In fairness to the Bush Administration, there has not been much argument in favor of reducing the size of government. After all, this past week President Bush signed a $286 billion Highway bill into law. Beginning next year, senior citizens will receive coverage of their prescription drugs, thus beginning the first entitlement program in America since the Johnson Administration. These are hardly the acts of a small government conservative.
In short, once a government program begins it, for all intents and purposes, lives forever. If our wealthiest citizens have access to government programs they don’t need, why ought citizens with modest means who need these programs the most be denied access to these programs? In other words, do Americans want less government or do they want Lesko government?

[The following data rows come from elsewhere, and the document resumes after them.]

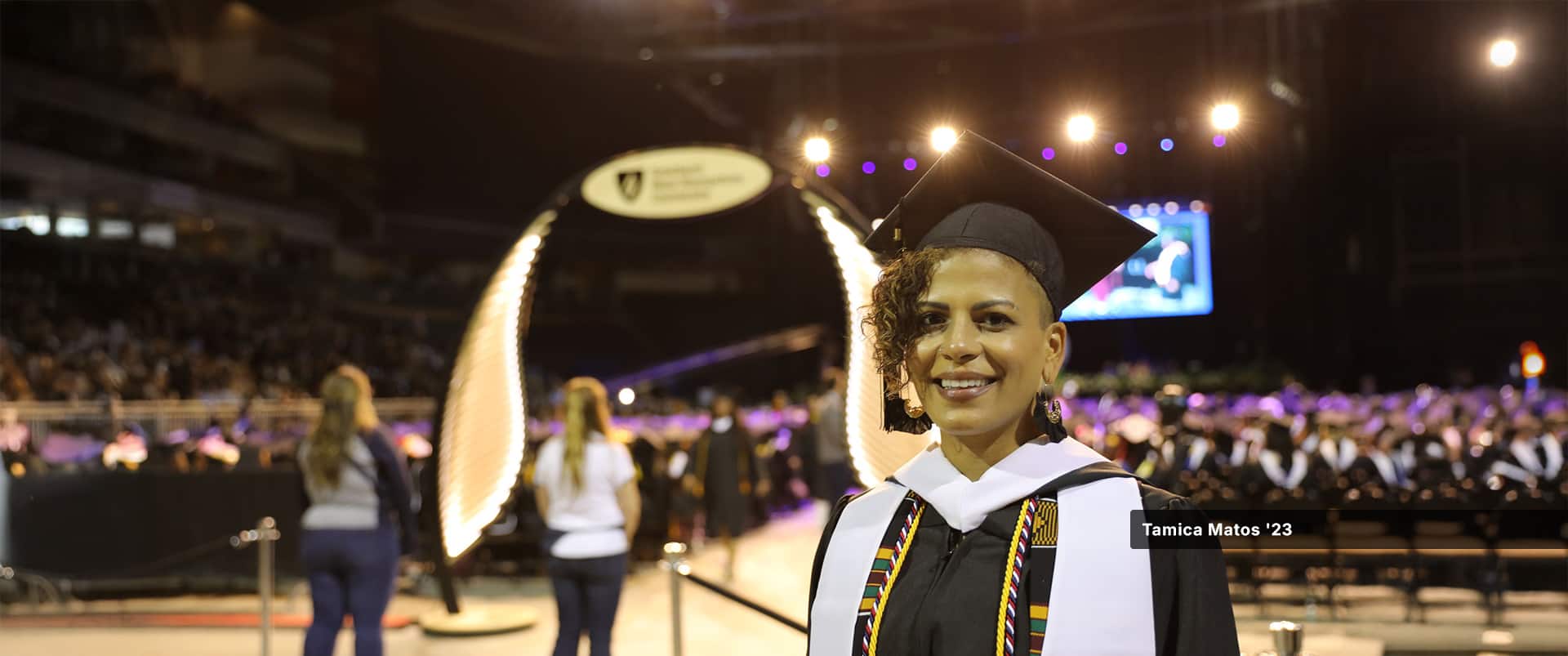Tamica Matos, who earned her degree at SNHU in 2023, wearing her cap and gown.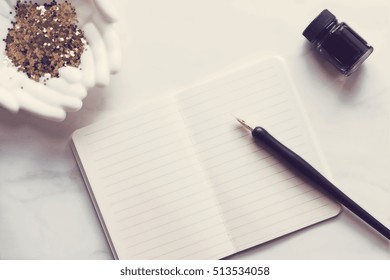 Over head flat lay view of a white and gold chic desktop. Open notebook, pen and ink, gold office supplies and  open hands holding glitter.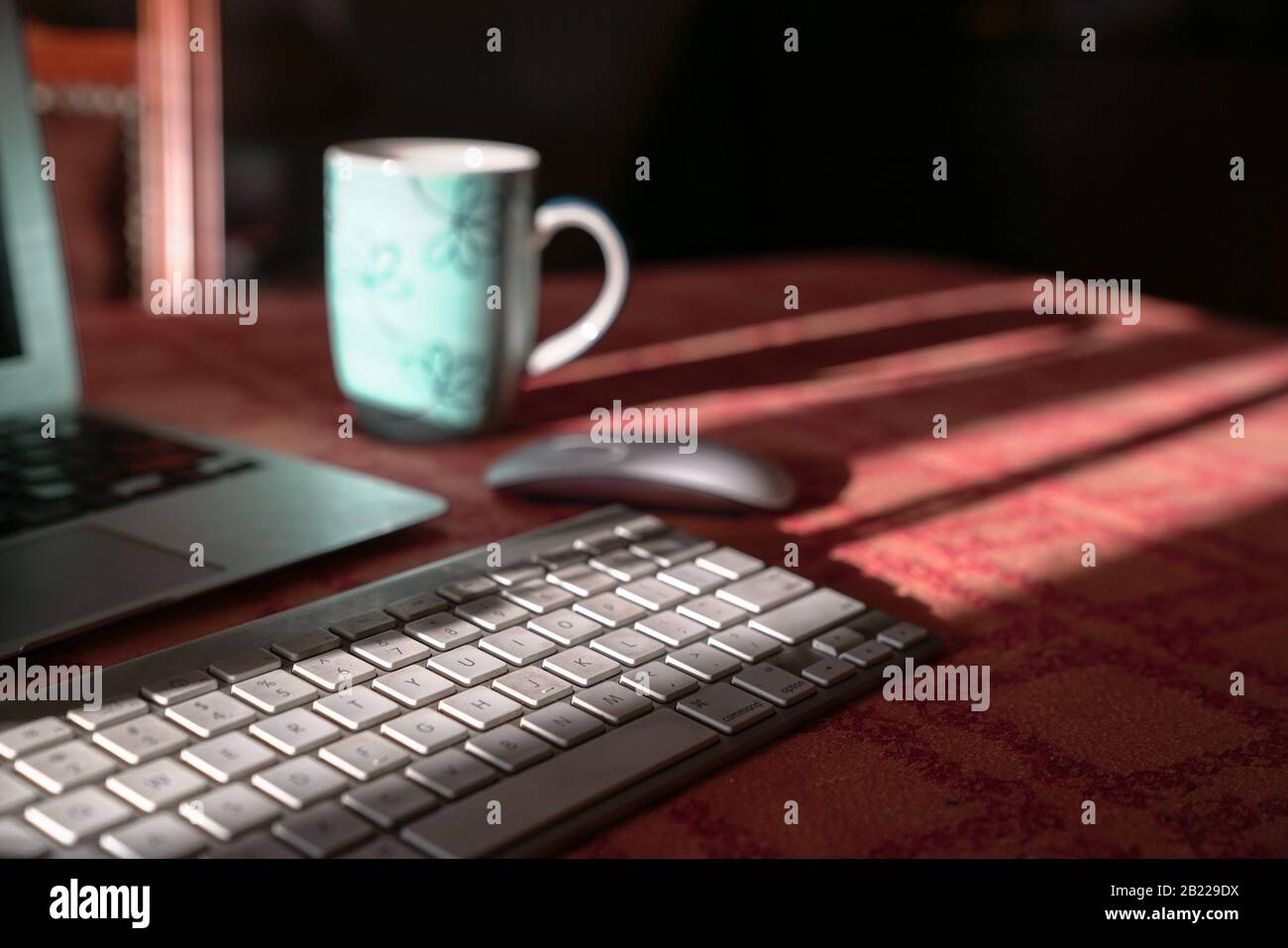 Laptop with wireless keyboard and mouse and coffee in cup. Work from home or technology concept. Stock Photo
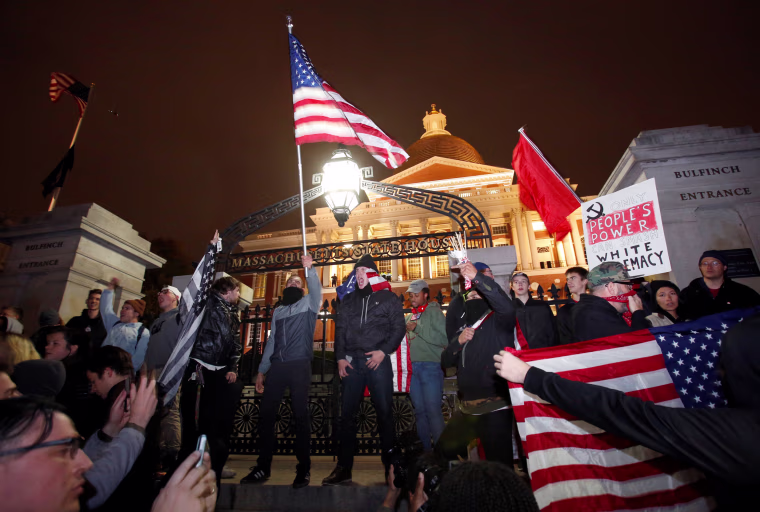 Image: Protesters stand on the state house steps during a march in opposition to the election of Republican Donald Trump as President of the United States in Boston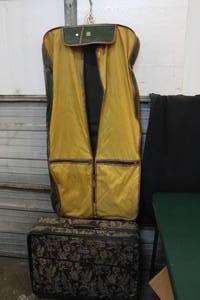lot 129 image: Suitcase and garment bag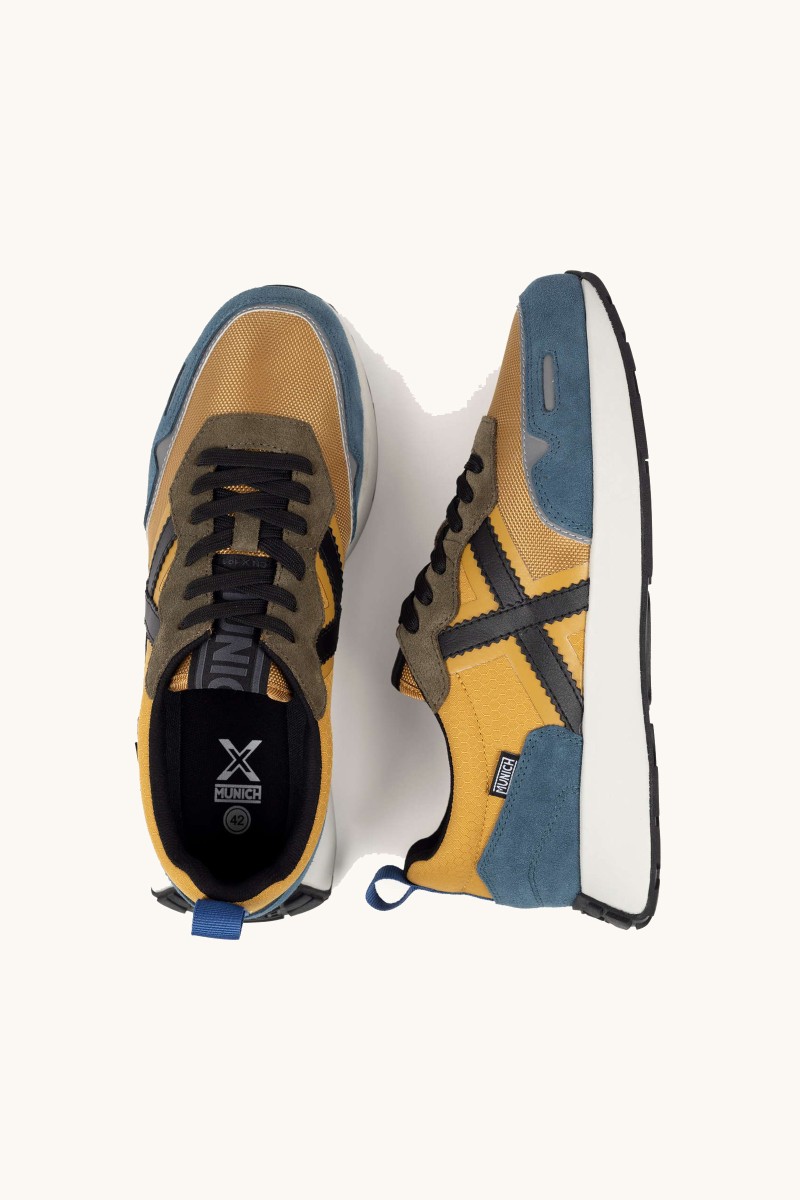  Zapatilla Munich con silueta running y detalles sofisticados. Elegancia deportiva con espíritu retro.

Of course, there are critics of Lesko who are critical of his use of public information, repackaging it and selling it for a profit. But as Lesko points out, there are tax lawyers who receive enormous amounts of government money to explain information that is available to the public. Besides, of the nearly 100 books he has written, only a dozen “have really done anything.” There are no guarantees in life. Even for Matthew Lesko.